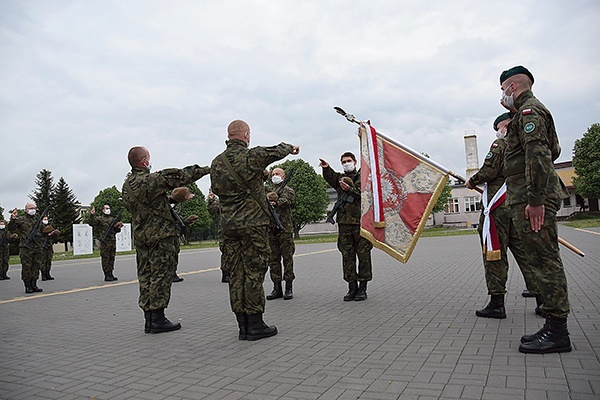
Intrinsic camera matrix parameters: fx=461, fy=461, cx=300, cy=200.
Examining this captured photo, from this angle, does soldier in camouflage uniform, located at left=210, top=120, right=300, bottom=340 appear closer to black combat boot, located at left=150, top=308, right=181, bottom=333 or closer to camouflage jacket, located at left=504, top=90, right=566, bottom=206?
black combat boot, located at left=150, top=308, right=181, bottom=333

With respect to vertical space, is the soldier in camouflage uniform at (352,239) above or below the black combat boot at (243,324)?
above

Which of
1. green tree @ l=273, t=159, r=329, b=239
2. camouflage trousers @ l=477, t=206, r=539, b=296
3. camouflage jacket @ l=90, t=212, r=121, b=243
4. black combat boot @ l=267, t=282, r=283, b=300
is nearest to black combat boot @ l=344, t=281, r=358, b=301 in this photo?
black combat boot @ l=267, t=282, r=283, b=300

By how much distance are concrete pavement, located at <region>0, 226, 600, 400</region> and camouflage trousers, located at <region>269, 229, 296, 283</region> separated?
1.78ft

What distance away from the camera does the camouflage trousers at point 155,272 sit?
5902 millimetres

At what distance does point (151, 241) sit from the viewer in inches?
234

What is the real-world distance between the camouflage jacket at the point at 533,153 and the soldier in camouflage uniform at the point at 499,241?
1.09m

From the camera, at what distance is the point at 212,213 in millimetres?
10516

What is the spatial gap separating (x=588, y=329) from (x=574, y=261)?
7383 mm

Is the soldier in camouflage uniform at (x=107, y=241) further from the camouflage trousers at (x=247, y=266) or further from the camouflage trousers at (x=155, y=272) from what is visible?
the camouflage trousers at (x=247, y=266)

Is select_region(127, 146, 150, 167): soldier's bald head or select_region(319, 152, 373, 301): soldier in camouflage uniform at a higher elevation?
select_region(127, 146, 150, 167): soldier's bald head

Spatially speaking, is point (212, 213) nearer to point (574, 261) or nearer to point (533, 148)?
point (533, 148)

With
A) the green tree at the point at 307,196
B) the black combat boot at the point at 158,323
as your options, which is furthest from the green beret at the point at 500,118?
the green tree at the point at 307,196

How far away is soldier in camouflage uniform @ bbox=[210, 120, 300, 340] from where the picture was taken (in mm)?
5250

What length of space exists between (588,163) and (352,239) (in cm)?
5957
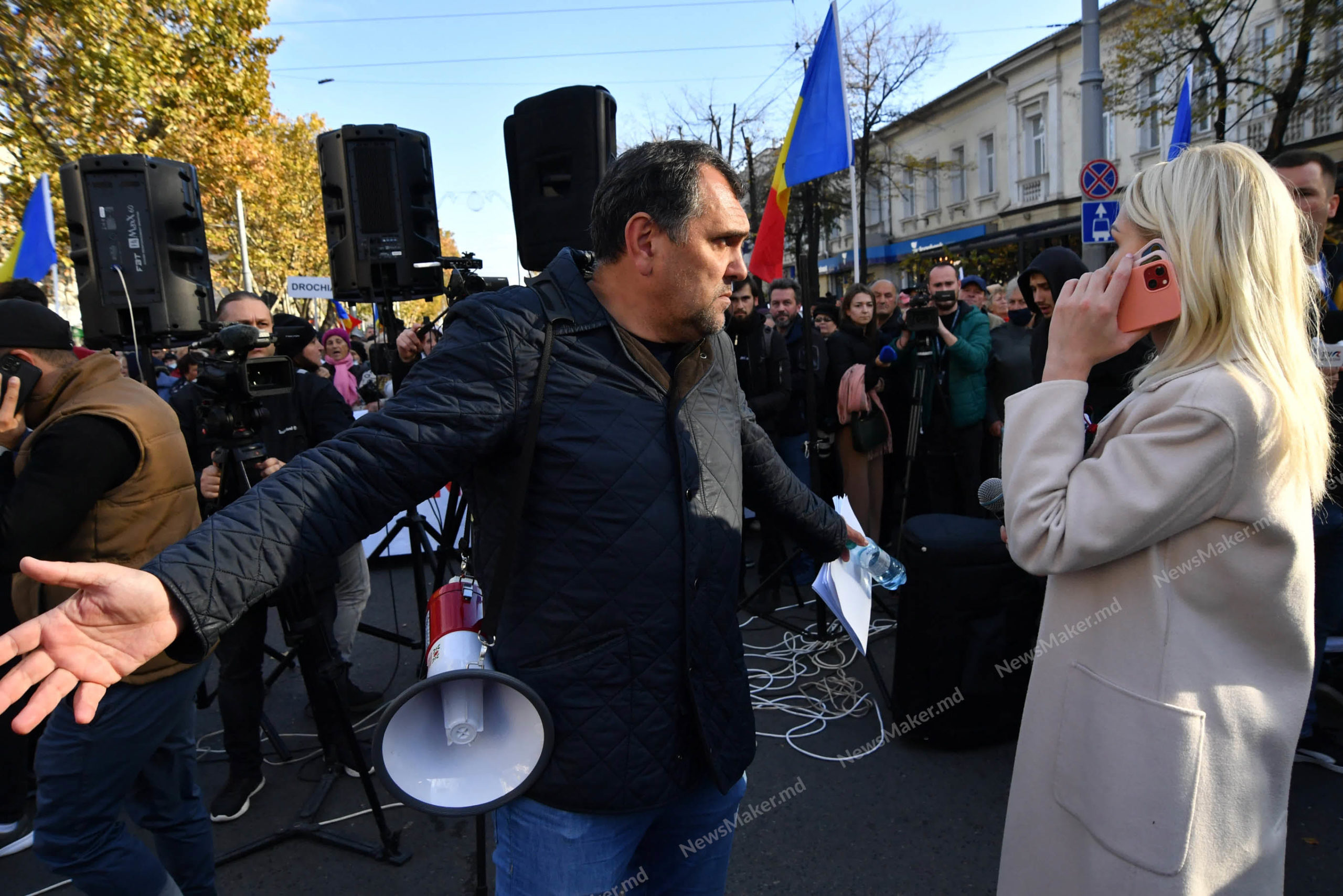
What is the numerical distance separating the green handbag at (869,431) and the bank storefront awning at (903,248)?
20.7m

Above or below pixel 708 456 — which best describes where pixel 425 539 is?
below

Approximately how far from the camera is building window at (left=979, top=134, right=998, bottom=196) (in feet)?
94.4

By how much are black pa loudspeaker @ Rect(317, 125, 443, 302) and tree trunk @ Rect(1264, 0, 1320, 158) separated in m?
10.9

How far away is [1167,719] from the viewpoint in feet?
4.37

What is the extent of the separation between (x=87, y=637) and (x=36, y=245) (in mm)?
6401

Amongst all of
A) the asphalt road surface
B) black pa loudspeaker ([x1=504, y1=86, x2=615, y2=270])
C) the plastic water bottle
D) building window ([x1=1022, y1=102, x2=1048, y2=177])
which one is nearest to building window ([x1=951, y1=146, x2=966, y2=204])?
building window ([x1=1022, y1=102, x2=1048, y2=177])

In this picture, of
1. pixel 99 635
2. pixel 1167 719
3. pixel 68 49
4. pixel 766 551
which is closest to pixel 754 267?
pixel 766 551

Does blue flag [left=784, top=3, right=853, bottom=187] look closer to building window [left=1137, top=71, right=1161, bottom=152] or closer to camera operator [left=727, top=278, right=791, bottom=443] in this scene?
camera operator [left=727, top=278, right=791, bottom=443]

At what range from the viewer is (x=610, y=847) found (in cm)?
151

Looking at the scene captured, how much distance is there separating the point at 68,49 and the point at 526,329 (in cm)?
1361

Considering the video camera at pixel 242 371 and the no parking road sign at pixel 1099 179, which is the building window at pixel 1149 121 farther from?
the video camera at pixel 242 371

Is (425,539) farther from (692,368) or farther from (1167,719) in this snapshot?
(1167,719)

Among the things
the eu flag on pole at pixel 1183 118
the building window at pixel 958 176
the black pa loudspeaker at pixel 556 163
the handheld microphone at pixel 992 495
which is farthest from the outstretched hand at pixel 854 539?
the building window at pixel 958 176

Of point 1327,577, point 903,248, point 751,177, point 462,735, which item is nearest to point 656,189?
point 462,735
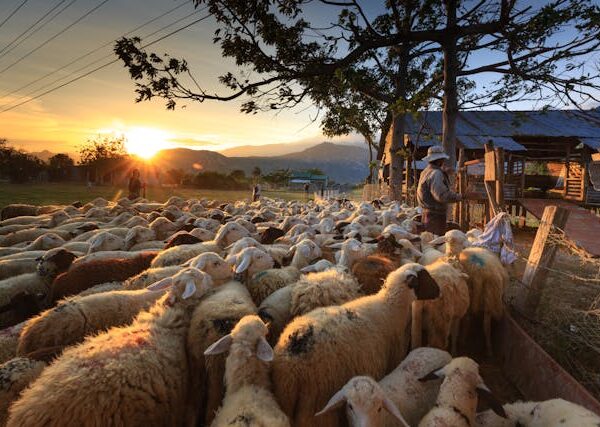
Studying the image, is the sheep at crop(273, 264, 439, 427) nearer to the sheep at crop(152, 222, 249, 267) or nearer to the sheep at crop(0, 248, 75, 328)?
the sheep at crop(152, 222, 249, 267)

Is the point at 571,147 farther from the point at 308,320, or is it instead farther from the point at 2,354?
the point at 2,354

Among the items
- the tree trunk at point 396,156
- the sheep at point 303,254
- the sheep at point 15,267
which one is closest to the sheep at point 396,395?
the sheep at point 303,254

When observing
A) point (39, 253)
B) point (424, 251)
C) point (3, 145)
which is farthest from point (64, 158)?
point (424, 251)

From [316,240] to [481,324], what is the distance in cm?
344

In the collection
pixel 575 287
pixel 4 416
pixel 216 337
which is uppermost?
pixel 216 337

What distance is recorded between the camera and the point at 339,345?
110 inches

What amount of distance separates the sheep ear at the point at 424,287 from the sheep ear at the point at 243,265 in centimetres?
199

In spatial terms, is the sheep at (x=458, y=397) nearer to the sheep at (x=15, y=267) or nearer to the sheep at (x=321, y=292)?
the sheep at (x=321, y=292)

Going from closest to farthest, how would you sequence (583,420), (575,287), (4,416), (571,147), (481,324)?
(583,420)
(4,416)
(481,324)
(575,287)
(571,147)

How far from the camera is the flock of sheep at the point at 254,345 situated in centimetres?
229

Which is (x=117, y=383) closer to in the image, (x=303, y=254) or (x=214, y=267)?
(x=214, y=267)

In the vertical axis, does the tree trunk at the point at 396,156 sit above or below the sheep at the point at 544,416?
above

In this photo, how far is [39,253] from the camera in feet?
20.5

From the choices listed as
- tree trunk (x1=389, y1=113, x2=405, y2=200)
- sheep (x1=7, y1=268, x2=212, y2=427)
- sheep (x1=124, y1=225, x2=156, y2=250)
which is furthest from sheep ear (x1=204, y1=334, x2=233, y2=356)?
tree trunk (x1=389, y1=113, x2=405, y2=200)
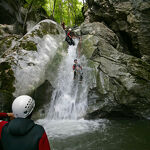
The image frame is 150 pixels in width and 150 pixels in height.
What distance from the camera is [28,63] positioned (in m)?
8.70

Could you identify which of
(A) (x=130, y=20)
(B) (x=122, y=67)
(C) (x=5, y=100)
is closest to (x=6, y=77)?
(C) (x=5, y=100)

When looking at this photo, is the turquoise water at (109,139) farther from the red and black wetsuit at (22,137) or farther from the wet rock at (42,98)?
the red and black wetsuit at (22,137)

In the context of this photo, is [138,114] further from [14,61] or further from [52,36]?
[52,36]

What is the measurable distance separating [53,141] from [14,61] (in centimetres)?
561

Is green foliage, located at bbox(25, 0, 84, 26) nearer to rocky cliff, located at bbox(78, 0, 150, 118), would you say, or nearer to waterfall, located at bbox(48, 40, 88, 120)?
rocky cliff, located at bbox(78, 0, 150, 118)

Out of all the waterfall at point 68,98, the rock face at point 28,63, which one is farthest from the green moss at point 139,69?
the rock face at point 28,63

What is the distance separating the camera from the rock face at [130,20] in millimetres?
13125

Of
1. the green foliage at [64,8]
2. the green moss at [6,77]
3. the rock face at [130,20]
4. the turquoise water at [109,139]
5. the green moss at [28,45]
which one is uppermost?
the green foliage at [64,8]

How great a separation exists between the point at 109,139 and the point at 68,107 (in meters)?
3.15

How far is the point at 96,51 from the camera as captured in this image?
34.4ft

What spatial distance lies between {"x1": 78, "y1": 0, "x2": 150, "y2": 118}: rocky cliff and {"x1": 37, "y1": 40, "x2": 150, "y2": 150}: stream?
1.92 feet

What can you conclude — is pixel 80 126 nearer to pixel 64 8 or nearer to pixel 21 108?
pixel 21 108

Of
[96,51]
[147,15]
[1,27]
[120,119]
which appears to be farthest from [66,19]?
[120,119]

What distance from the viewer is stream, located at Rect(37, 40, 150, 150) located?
504cm
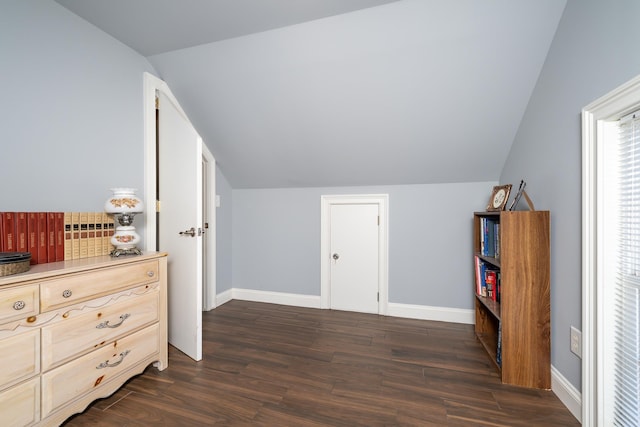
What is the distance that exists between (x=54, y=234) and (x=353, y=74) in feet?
7.56

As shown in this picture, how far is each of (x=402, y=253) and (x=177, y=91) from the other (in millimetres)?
2864

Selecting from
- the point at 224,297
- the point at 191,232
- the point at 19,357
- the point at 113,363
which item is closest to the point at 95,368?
the point at 113,363

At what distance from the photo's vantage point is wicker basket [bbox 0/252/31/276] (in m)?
1.26

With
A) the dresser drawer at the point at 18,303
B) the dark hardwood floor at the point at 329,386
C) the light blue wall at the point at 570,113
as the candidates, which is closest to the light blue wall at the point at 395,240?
the dark hardwood floor at the point at 329,386

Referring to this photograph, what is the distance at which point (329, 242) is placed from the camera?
10.8 feet

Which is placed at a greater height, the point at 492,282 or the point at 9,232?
the point at 9,232

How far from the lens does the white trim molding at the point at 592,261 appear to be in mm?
1401

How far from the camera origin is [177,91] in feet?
8.75

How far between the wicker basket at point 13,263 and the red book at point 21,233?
230mm

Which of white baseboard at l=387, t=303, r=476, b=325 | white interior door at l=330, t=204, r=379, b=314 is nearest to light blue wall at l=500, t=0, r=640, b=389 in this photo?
white baseboard at l=387, t=303, r=476, b=325

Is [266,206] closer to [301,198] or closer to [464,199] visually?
[301,198]

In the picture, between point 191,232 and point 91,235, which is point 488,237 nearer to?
point 191,232

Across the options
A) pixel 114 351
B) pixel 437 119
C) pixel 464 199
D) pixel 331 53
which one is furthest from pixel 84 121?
pixel 464 199

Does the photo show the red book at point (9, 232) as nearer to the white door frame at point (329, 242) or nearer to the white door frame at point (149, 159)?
the white door frame at point (149, 159)
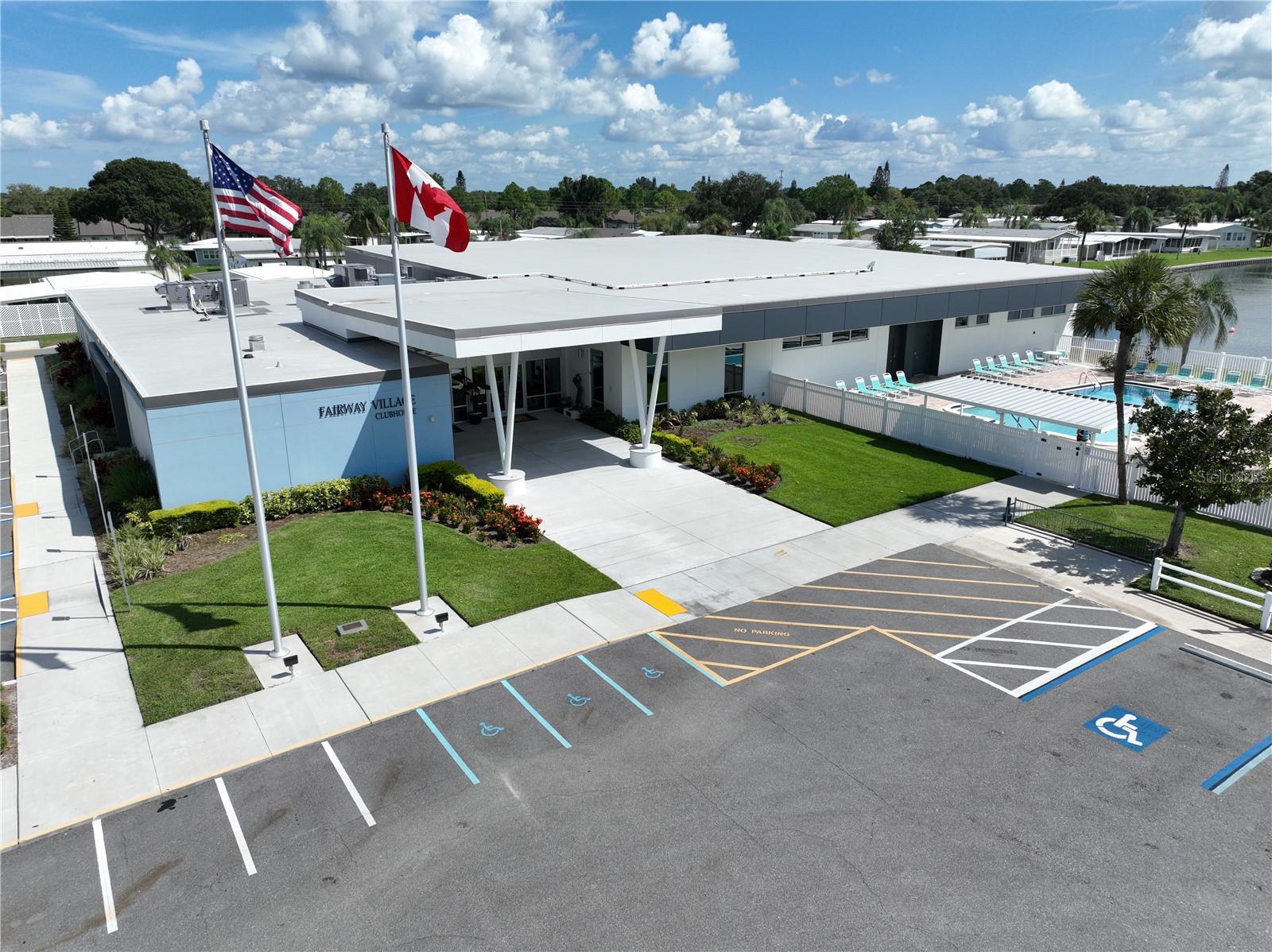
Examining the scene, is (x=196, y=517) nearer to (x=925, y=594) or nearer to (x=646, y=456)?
(x=646, y=456)

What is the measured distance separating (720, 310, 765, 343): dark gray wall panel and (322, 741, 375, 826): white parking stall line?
1977 cm

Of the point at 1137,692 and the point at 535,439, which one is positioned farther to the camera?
the point at 535,439

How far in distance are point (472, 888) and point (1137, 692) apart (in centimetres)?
1101

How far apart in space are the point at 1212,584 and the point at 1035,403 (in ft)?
33.7

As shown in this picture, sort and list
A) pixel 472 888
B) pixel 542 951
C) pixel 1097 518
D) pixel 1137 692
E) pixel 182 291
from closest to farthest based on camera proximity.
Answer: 1. pixel 542 951
2. pixel 472 888
3. pixel 1137 692
4. pixel 1097 518
5. pixel 182 291

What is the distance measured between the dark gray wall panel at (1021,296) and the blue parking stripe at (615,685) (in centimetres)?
3077

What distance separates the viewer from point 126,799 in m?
11.0

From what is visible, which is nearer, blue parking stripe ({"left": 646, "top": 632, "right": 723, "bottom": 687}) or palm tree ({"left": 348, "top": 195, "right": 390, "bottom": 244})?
blue parking stripe ({"left": 646, "top": 632, "right": 723, "bottom": 687})

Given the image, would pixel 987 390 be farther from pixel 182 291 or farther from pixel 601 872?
pixel 182 291

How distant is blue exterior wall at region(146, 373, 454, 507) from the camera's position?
19422 mm

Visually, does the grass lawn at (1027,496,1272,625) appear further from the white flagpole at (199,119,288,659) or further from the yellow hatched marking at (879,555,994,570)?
the white flagpole at (199,119,288,659)

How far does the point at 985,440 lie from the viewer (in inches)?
1012

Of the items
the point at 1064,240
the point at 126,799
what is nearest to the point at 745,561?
the point at 126,799

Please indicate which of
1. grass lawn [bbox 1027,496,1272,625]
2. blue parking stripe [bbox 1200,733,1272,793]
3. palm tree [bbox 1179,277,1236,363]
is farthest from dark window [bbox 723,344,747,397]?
blue parking stripe [bbox 1200,733,1272,793]
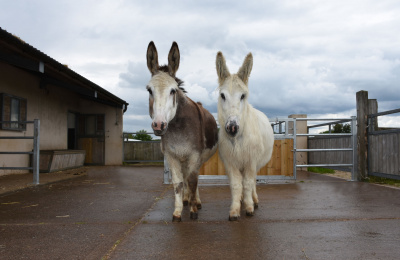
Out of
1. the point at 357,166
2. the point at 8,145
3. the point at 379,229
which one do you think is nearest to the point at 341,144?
the point at 357,166

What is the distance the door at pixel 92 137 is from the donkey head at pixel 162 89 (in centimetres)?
1158

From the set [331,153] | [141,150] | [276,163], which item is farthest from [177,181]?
[141,150]

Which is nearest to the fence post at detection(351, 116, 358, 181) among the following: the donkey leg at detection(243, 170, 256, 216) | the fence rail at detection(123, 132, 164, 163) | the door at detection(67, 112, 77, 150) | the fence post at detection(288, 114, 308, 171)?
the fence post at detection(288, 114, 308, 171)

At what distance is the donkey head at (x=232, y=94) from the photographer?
3.49 m

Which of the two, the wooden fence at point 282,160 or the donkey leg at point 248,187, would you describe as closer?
the donkey leg at point 248,187

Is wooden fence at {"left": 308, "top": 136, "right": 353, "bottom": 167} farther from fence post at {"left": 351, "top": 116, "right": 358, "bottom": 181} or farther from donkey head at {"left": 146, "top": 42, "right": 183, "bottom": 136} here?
donkey head at {"left": 146, "top": 42, "right": 183, "bottom": 136}

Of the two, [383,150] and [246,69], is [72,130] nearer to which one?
[383,150]

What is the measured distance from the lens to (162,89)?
3.48m

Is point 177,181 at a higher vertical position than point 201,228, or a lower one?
higher

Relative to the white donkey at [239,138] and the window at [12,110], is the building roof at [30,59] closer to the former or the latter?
the window at [12,110]

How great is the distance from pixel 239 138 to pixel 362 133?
5.46m

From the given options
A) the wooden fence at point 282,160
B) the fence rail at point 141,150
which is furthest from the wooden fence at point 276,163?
the fence rail at point 141,150

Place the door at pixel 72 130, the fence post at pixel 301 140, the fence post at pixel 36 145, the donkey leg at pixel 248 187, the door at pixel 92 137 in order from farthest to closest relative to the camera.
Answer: the door at pixel 92 137
the door at pixel 72 130
the fence post at pixel 301 140
the fence post at pixel 36 145
the donkey leg at pixel 248 187

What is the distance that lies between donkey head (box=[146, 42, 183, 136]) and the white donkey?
0.54m
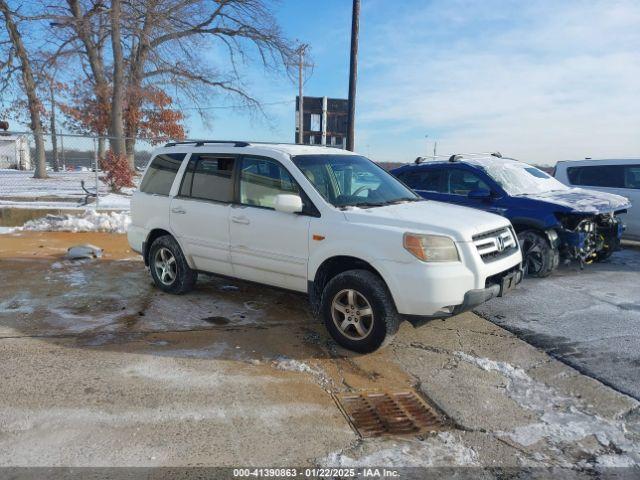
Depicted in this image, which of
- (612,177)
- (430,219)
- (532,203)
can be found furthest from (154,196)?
(612,177)

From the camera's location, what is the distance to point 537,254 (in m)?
6.96

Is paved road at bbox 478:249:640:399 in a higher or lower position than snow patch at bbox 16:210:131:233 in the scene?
lower

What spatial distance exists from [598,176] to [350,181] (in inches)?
270

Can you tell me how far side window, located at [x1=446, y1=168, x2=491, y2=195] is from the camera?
7.54 m

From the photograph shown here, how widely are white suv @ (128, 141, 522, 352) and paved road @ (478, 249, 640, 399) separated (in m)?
0.79

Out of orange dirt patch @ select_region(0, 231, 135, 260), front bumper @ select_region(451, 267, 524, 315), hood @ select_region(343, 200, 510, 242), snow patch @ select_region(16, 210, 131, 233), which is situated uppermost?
hood @ select_region(343, 200, 510, 242)

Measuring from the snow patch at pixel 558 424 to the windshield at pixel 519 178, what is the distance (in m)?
4.10

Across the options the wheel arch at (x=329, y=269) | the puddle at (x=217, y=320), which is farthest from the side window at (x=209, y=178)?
the wheel arch at (x=329, y=269)

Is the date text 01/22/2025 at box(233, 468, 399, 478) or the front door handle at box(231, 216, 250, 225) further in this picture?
the front door handle at box(231, 216, 250, 225)

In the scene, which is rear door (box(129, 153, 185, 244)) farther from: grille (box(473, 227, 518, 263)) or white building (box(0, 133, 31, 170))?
white building (box(0, 133, 31, 170))

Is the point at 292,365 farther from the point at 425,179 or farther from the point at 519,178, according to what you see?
the point at 519,178

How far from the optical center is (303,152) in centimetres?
512

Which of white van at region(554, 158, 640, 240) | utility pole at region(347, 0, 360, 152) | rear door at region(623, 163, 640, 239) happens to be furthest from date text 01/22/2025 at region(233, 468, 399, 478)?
utility pole at region(347, 0, 360, 152)

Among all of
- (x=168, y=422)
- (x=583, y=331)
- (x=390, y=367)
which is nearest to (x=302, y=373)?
(x=390, y=367)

● ● ● ● ● ● ●

■ EXERCISE BRIEF
From the line with "In the scene, which" to the last line of the material, give every line again exactly, and only those lines.

■ WRITTEN ANSWER
In the scene, which is rear door (box(129, 153, 185, 244)) farther from: grille (box(473, 227, 518, 263)) or white building (box(0, 133, 31, 170))?
white building (box(0, 133, 31, 170))

Is the point at 292,365 farther from the point at 425,179 or farther from the point at 519,178, according to what you see?
the point at 519,178

How far from the optical center is (303,152) in centimetres?
512

Which of white van at region(554, 158, 640, 240) | utility pole at region(347, 0, 360, 152) | rear door at region(623, 163, 640, 239) happens to be furthest from date text 01/22/2025 at region(233, 468, 399, 478)?
utility pole at region(347, 0, 360, 152)

Among all of
- (x=168, y=422)
- (x=583, y=331)
- (x=390, y=367)
which is nearest to (x=302, y=373)?
(x=390, y=367)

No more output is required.